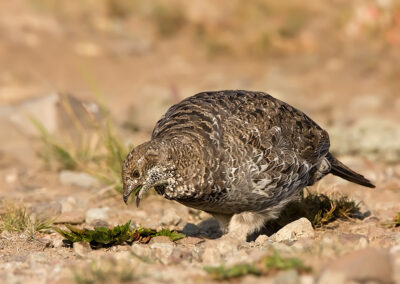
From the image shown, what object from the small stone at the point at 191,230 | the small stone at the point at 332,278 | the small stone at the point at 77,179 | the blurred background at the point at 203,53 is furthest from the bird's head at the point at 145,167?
the blurred background at the point at 203,53

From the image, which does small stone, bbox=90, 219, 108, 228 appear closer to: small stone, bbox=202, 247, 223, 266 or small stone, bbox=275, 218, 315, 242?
small stone, bbox=275, 218, 315, 242

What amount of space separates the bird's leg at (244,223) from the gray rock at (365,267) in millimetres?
2005

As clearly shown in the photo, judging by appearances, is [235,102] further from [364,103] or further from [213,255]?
[364,103]

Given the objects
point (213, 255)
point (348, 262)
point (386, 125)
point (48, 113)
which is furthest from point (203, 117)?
point (386, 125)

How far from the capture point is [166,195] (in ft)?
17.4

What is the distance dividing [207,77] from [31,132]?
14.7 feet

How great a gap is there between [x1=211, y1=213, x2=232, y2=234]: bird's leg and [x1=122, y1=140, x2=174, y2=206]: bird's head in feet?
3.16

════════════════

_To be done:_ Reproduce without change the lines from the one holding "How great a" through the end of the lines, inclusive.

_In response:_
How great a gap is there between [x1=211, y1=213, x2=232, y2=234]: bird's leg and [x1=122, y1=140, x2=174, y2=206]: bird's head in feet?
3.16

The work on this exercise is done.